**Assignment**
After finding the line containing "Ohio, site GRN3, 2019-09-25 04:49:29." below, please output that line and each following one through the line containing "genus: Tigrisoma", exactly as written.

== Segment start ==

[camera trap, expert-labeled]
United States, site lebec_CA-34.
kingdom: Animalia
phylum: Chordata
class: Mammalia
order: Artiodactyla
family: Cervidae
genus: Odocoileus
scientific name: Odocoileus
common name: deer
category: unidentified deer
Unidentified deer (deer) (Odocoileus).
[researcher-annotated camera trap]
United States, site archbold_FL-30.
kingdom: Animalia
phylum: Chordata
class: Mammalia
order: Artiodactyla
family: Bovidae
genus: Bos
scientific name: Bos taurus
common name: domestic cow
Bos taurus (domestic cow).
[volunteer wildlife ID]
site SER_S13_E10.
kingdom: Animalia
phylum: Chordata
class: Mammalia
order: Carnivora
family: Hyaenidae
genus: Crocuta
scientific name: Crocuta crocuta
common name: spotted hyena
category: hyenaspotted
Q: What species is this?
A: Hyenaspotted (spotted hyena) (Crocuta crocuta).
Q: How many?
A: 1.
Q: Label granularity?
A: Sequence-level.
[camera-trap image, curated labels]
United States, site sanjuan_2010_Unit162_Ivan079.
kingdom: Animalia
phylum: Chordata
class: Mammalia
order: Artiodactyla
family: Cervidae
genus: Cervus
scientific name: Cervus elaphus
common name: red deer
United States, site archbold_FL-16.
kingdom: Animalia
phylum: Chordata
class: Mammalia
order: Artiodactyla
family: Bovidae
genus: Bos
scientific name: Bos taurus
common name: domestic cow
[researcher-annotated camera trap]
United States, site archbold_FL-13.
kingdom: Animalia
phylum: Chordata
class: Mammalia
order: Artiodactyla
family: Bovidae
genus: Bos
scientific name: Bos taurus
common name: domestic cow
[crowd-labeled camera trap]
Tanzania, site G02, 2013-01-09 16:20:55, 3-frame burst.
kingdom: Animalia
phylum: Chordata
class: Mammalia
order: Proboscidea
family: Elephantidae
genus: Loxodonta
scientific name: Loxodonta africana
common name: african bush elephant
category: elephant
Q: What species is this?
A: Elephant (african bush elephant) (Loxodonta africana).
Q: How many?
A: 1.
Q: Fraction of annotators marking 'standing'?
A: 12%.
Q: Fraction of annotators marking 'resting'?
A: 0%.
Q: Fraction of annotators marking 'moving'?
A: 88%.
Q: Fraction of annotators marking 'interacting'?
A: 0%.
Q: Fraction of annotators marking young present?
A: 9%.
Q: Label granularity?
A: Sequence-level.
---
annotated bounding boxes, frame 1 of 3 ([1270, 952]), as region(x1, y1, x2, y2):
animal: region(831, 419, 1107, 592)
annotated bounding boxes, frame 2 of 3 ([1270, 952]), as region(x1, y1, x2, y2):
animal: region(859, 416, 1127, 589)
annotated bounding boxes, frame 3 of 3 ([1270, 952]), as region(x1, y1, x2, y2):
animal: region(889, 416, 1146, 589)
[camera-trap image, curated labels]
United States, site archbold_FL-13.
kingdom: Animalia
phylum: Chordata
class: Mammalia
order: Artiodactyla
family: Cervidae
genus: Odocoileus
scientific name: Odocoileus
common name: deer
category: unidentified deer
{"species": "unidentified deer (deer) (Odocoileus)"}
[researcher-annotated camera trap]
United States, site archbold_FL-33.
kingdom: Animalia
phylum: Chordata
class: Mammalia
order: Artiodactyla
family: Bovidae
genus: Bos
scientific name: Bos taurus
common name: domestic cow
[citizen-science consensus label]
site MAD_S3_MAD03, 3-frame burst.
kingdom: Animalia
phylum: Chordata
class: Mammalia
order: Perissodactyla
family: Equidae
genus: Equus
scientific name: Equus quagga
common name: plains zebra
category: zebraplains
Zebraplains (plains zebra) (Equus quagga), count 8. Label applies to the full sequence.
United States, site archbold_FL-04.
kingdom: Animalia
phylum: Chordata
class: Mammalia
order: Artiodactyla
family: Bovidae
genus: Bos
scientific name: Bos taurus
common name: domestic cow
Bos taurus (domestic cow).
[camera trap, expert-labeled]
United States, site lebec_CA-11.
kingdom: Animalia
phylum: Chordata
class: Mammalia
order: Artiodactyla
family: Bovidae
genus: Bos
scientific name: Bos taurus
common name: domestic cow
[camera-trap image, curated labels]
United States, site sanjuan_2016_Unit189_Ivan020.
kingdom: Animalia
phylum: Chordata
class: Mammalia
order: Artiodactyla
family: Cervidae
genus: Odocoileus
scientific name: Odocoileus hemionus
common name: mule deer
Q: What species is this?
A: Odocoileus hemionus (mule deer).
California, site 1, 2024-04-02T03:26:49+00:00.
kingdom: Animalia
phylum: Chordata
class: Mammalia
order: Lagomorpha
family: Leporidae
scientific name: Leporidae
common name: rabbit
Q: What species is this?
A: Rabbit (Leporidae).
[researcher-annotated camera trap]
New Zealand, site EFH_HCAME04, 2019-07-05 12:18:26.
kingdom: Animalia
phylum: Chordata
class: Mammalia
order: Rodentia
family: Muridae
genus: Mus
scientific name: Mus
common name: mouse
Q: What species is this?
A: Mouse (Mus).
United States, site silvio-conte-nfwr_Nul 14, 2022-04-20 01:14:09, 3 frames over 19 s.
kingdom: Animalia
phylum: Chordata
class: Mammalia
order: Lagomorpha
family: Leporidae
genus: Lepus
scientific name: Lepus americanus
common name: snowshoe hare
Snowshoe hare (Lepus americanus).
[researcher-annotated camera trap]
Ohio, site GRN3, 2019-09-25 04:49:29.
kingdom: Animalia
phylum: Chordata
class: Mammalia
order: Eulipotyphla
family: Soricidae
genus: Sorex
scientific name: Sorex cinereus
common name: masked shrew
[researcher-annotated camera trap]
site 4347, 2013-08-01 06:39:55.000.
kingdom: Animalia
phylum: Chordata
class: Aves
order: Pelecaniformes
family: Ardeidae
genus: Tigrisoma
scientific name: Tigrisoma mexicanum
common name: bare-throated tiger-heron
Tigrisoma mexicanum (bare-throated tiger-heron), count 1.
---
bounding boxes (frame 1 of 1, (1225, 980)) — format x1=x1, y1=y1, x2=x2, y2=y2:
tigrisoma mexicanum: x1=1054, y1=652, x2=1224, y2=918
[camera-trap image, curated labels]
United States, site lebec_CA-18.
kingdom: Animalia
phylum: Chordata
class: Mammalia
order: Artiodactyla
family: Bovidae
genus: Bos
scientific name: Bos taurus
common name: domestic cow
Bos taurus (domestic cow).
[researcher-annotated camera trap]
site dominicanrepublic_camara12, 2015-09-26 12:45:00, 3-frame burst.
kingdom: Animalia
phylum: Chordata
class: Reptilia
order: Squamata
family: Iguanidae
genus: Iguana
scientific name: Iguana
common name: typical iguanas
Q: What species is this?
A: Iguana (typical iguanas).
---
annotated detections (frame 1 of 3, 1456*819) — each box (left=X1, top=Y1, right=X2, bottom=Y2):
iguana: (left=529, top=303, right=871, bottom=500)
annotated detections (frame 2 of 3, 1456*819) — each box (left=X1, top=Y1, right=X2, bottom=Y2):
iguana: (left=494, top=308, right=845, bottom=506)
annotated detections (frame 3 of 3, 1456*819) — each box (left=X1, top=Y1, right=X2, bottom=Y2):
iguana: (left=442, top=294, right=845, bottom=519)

== Segment end ==

**Task solution**
Ohio, site GRN3, 2019-09-25 04:49:29.
kingdom: Animalia
phylum: Chordata
class: Mammalia
order: Eulipotyphla
family: Soricidae
genus: Sorex
scientific name: Sorex cinereus
common name: masked shrew
[researcher-annotated camera trap]
site 4347, 2013-08-01 06:39:55.000.
kingdom: Animalia
phylum: Chordata
class: Aves
order: Pelecaniformes
family: Ardeidae
genus: Tigrisoma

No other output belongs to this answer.